KVM-over-IP based on Raspberry Pi

Pi-KVM is an open source project to provide a KVM over IP primarily based on the Raspberry Pi single-board computer.

==Software==
The project consists of KVMd, the main Pi-KVM daemon using ustreamer as a multimedia streamer. It also provides a prebuilt OS image based on Arch Linux ARM.

The KVM interface can be accessed via numerous methods, including WebRTC in a modern Web browser, and optionally via VNC.

The architecture is permissive of tinkering and hacking, enabling users to devise their own solutions to unique problems or usage scenarios. For example, Pi-KVM includes SSH access by default, including root access. Thus, users may install additional software packages, reconfigure the system, add new features, or make whatever other changes, as they see fit.

The project has become mature enough that it's frequently deployed in mission critical enterprise environments. It either includes, or enables, methods of integration into enterprise infrastructure, such as centralised authentication, centralised logging and remote status & health monitoring.

==Hardware==
More recently, the developers manufacture and sell fully-assembled, ready-to-deploy hardware, with Pi-KVM software pre-installed. Several models are available to suit different scenarios.

The developers report that they specified only high quality components, which respect users' rights and freedoms, such as by not sending ‘telemetry’ data back to their manufacturers.

However, DIY assembly of components is still enabled and supported by the project. Many users still opt for this approach. However, such DIY builds tend to be less featureful than Pi-KVM's hardware products.

Besides KVM control of a remote host, Pi-KVM's hardware products also include the means for ATX control of a remote computer. That is, physically interfacing with the computer's motherboard, via standardised components, in order to remotely receive the status of indicators for HDD activity and power, and to send button-presses for both power (either long or short duration) and reset buttons, so as to control the remote host's power state, including cold-booting it from a power-off state.

===Multi-Channel Switch===

Historically, a Pi-KVM device could enable remote access to only single computer. However, due to many users wanting to control multiple remote machines and several devising their own techniques of using third party KVM switches with Pi-KVM, as of 2025 Pi-KVM sells a multi-channel Switch device. Each Switch has 4 channels, yet they're also modular and so can be daisy-chained as needed with up to 5 Switches per Pi-KVM (a limitation of USB, rather than Pi-KVM itself). This enables a single Pi-KVM to access up to 20 remote hosts when using the maximum complement of Switches.

The Switches have many other features, including RGB indicator and/or beacon lights and ATX control, per channel. The KVMd software enables plug-and-play use of Switches, with several easy methods of commanding the Switches to access different remote hosts.

The Switch significantly lowers the cost-per-machine compared to using a separate Pi-KVM per machine.

Developers report that they're working on a rack-mountable version, which will enable accessing up to 64 remote hosts. Plans intend for this to be available perhaps by late 2026, or in 2027.

> [Dataset content]:
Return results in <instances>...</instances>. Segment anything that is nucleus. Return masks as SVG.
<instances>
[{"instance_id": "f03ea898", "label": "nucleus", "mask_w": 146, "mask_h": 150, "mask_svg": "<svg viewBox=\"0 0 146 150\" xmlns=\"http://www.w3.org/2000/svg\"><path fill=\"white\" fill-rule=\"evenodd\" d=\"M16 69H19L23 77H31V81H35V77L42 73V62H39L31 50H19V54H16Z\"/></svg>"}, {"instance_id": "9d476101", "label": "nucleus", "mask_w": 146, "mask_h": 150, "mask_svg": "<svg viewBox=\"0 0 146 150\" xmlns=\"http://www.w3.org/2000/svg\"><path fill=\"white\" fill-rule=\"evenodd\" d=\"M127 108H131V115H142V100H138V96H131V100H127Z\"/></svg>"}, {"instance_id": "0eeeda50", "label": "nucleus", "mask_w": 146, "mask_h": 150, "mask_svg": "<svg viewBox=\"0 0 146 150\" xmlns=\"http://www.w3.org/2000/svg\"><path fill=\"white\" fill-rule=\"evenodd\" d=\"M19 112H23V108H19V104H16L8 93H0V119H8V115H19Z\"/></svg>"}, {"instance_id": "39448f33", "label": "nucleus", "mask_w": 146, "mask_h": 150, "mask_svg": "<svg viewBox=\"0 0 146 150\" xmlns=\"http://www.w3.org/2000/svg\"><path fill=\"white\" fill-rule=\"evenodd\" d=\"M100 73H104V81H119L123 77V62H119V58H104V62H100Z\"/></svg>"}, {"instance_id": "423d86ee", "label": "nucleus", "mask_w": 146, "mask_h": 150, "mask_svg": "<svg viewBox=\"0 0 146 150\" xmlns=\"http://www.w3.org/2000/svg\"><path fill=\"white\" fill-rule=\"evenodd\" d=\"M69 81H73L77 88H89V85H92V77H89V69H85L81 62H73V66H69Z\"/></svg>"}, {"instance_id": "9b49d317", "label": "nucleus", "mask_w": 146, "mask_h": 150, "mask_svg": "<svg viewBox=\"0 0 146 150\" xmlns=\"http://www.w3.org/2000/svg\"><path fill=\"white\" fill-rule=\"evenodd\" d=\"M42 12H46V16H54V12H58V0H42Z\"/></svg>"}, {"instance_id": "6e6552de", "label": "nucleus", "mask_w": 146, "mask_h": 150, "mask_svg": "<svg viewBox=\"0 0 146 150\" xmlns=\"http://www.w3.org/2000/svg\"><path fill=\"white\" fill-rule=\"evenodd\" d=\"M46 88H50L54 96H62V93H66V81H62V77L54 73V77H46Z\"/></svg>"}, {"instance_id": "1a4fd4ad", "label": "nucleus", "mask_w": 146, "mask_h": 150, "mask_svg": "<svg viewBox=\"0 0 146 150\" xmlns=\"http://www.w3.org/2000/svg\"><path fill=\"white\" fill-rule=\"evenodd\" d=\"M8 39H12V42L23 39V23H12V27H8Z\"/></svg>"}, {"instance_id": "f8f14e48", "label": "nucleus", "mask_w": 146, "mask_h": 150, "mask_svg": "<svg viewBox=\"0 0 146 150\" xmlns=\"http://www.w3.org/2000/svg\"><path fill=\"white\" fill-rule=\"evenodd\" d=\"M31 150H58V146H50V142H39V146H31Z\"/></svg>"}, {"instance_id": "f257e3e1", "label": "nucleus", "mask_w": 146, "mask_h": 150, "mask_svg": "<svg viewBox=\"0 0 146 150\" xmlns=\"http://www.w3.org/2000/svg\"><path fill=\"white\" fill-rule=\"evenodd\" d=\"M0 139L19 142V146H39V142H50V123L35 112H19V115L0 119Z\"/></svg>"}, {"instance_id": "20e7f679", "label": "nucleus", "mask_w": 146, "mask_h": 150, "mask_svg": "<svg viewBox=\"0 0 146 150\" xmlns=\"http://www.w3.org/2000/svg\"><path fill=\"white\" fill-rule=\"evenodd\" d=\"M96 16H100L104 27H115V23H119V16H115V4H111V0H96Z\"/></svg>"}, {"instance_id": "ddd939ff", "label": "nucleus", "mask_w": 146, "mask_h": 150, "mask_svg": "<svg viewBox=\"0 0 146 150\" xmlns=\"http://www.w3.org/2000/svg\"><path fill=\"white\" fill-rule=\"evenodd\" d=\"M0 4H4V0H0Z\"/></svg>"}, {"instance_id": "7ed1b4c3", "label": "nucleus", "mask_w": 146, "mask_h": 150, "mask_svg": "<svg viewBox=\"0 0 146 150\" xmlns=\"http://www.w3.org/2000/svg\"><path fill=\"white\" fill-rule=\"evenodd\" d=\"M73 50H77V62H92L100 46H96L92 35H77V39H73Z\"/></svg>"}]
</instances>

> [Study questions]:
- a) In the Pi-KVM article, rewrite the paragraph beginning "Historically, a Pi-KVM device" as a short bulleted list that keeps its main facts.
- b) Decide whether each statement agrees with the Pi-KVM article. Answer yes or no, and quote the deciding words: (i) The prebuilt OS image is based on Debian. (ii) SSH access is included by default. (iii) DIY builds tend to have more features than Pi-KVM's hardware products.

> [Results]:
- a)
- A Pi-KVM device once gave remote access to only one computer.
- Many users wanted to control multiple remote machines, and several paired third-party KVM switches with Pi-KVM.
- As of 2025, Pi-KVM sells a multi-channel Switch device.
- Each Switch has 4 channels. Switches are modular and can be daisy-chained, up to 5 per Pi-KVM. This limit comes from USB, not from Pi-KVM.
- With the maximum number of Switches, one Pi-KVM can access up to 20 remote hosts.

- b)
(i) No: "It also provides a prebuilt OS image based on Arch Linux ARM."
(ii) Yes: "Pi-KVM includes SSH access by default, including root access."
(iii) No: "such DIY builds tend to be less featureful than Pi-KVM's hardware products."